Somehow, pen tablet drivers hpen(4) and hconf(4) for usbhid have gone under the radar. It's available for FreeBSD 13.0 and 13.1. There may be better chances of success trying it on FreeBSD 13.1.

Is the hpen module automatically loaded when the device is plugged in? If it's not, `kldload hpen`. This module requires the usbhid architecture, which needs to be enabled from /boot/loader.conf. The output you showed above shows a lot of older drivers from uhid: they're prefixed with u instead of h. usbhid and uhid drivers can run side by side. There can be some issues depending on hardware, but there's workarounds.

It's important to increase the permissions of /dev/input/* for the wheel group. This must happen before additional steps can work. This is done through /etc/devfs.rules, with a reference from rc.conf.

Also, you may have tried xev. If that doesn't work, see if x11/antimicro shows anything for it: it's for gamepads, but it also can automatically detect a device and register multimedia keys and keyboard events.

It will likely need to a custom /usr/local/etc/X11/xorg.conf.d/ file as mentioned above so the device will behave like a mouse across the window screen.

There's more details in Thread howto-enabling-multimedia-keys-gamepads-joysticks-for-desktop-usbhid.84464. This is the same howto linked above, more was added to it, and the title was changed to be for gamepads too. It's about drivers that use usbhid. These usbhid drivers use plenty of the same instructions. A few workarounds to potential problems are there.


There's an older wsp, which was meant for the older uhid system.

Some got a touchpad to work before by using iichid instead of usbhid on an older system of FreeBSD: Thread asus-zenbook-13-ux433fn-touchpad-unrecognized.73750. They made a custom install without the ports system on a CURRENT system. Using CURRENT isn't recommended for most purposes and compiling a driver without a Makefile would be challenging. That thread is good for looking at. Now, there's a version of iichid(4) in the kernel and in ports. There are actually few iichid drivers available.

usbhid is now standard on FreeBSD 13.1.


----------



## sidetone (Jun 7, 2022)

Hi Amooti,

The How-to was updated. Try it with usbhid, and post the `dmesg` from hot-plugging it. I'm curious if `hpen` shows up there.

Then, translate the gamestick/joypad instructions for the tablet. After setting up the /dev/ permissions, can you see if joytran detects any device and if it registers any events from it?
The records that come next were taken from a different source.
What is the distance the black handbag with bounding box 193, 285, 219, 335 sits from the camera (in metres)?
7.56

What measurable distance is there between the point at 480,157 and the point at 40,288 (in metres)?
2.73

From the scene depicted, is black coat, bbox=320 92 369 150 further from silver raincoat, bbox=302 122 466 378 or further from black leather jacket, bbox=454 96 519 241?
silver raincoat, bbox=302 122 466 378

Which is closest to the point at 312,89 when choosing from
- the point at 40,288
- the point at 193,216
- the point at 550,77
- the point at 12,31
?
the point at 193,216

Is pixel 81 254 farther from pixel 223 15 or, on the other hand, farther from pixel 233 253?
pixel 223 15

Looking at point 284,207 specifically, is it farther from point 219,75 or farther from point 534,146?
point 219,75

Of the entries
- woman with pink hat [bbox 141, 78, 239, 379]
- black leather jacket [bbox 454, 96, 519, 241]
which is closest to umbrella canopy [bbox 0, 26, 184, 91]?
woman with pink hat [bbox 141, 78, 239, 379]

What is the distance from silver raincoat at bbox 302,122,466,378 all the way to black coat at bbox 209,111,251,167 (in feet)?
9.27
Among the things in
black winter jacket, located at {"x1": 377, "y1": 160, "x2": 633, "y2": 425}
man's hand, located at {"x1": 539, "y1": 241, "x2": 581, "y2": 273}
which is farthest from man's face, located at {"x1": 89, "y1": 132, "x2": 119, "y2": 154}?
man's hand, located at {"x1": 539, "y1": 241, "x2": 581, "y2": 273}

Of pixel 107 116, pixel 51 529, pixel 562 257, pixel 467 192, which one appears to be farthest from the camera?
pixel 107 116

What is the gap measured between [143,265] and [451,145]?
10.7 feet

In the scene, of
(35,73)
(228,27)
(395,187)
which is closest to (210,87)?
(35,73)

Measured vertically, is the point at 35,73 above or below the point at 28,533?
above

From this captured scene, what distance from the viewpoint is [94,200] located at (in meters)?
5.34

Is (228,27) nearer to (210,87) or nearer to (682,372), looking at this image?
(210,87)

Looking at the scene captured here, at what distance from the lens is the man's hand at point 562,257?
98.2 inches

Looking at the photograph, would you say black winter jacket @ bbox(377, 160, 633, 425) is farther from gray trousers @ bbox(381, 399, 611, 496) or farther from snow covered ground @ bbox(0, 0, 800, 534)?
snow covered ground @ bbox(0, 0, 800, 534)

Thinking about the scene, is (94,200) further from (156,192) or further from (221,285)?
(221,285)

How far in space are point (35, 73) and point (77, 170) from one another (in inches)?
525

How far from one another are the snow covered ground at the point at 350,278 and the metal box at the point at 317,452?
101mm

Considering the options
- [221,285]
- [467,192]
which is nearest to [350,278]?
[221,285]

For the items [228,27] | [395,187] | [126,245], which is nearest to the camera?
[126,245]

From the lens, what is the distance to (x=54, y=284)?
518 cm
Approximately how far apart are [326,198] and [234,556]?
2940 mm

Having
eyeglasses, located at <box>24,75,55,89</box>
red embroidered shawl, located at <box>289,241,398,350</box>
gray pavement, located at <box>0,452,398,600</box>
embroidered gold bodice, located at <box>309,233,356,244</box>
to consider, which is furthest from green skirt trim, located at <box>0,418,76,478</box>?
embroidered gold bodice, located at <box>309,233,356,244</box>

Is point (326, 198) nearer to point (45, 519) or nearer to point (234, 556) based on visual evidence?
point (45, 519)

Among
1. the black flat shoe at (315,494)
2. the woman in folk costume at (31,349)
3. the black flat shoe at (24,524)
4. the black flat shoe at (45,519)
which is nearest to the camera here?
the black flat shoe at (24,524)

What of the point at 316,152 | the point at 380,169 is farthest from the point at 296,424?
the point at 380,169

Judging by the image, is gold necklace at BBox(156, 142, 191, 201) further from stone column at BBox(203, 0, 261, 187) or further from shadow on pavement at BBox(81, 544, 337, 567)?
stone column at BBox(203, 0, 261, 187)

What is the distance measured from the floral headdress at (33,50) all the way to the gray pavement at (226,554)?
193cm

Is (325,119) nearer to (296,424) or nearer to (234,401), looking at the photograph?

Anyone who can try that on a tablet can also respond. These instructions aren't expected to work for Bluetooth devices.


----------



## Amooti (Jun 27, 2022)

Thanks once more sidetone!  I kind of dropped out of this conversation to experiment with OpenBSD, which has its advantages and disadvantages, I guess, though the tablet input just works.  I will now try your most recent suggestions and post my results when I am through.


----------